Taken seriously, however, the application of the free-speech guarantee to in-*238class curricular speech not only undermines these basic assumptions about the management of our schools but also risks transforming many employment disputes into First Amendment retaliation claims. What terminations arising from an employee’s method of teaching will not involve speech or, as Evans-Marshall puts it, “academic freedom”? May a teacher claim that a school board’s requirement that the teacher discuss certain materials in class impermissibly compels his speech? Cf. West Virginia State Bd. of Educ. v. Bar-nette, 319 U.S. 624, 63 S.Ct. 1178, 87 L.Ed. 1628 (1943). May a teacher insist on assigning materials that some may perceive as racist and insist on discussing them when the school board has told him not to? May a teacher raise a controversial topic (say, intelligent design) when a school board has told him not to? May a teacher insist on introducing mature sexual themes when discussing a work of literature when a school board has told him not to? Does a music teacher retain veto power over that most controversial of school productions — the Holiday Concert? And in the end does every disagreement in this area “plant the seed of a constitutional case”? Connick, 461 U.S. at 149, 103 S.Ct. 1684.

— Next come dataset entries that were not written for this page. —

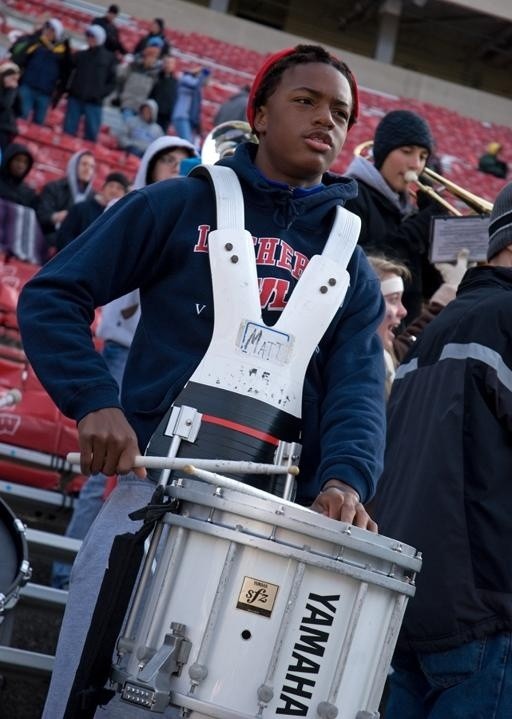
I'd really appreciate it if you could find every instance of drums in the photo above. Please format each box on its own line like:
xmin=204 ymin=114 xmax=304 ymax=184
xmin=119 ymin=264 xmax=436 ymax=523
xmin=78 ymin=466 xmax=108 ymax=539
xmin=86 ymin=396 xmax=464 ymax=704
xmin=108 ymin=477 xmax=423 ymax=719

It is precisely because “one man’s vulgarity is another’s lyric,” Cohen v. California, 403 U.S. 15, 25, 91 S.Ct. 1780, 29 L.Ed.2d 284 (1971), that parents long have insisted that school boards and school administrators retain control over the curriculum and the methods of teaching it to their impressionable children. Permitting federal courts to distinguish classroom vulgarities from lyrics or to decide whose method of teaching Siddhartha is superi- or — the school district’s or Evans-Marshall’s — not only disenfranchises the 9,000 or so members of the Tipp City community but also tests the boundaries of judicial competence. If even the most happily married parents cannot agree on what and how their own children should be taught, as I suspect is not infrequently the case, what leads anyone to think the federal judiciary can answer these questions? Submitting issues of this sort to the federal courts is not a sensible way to make decisions about the books that children read in public school or about the way books are taught in school, and it is not something that the Constitution mandates. Because it is the method that our circuit’s case law appears to have adopted, however, I respectfully concur in today’s opinion.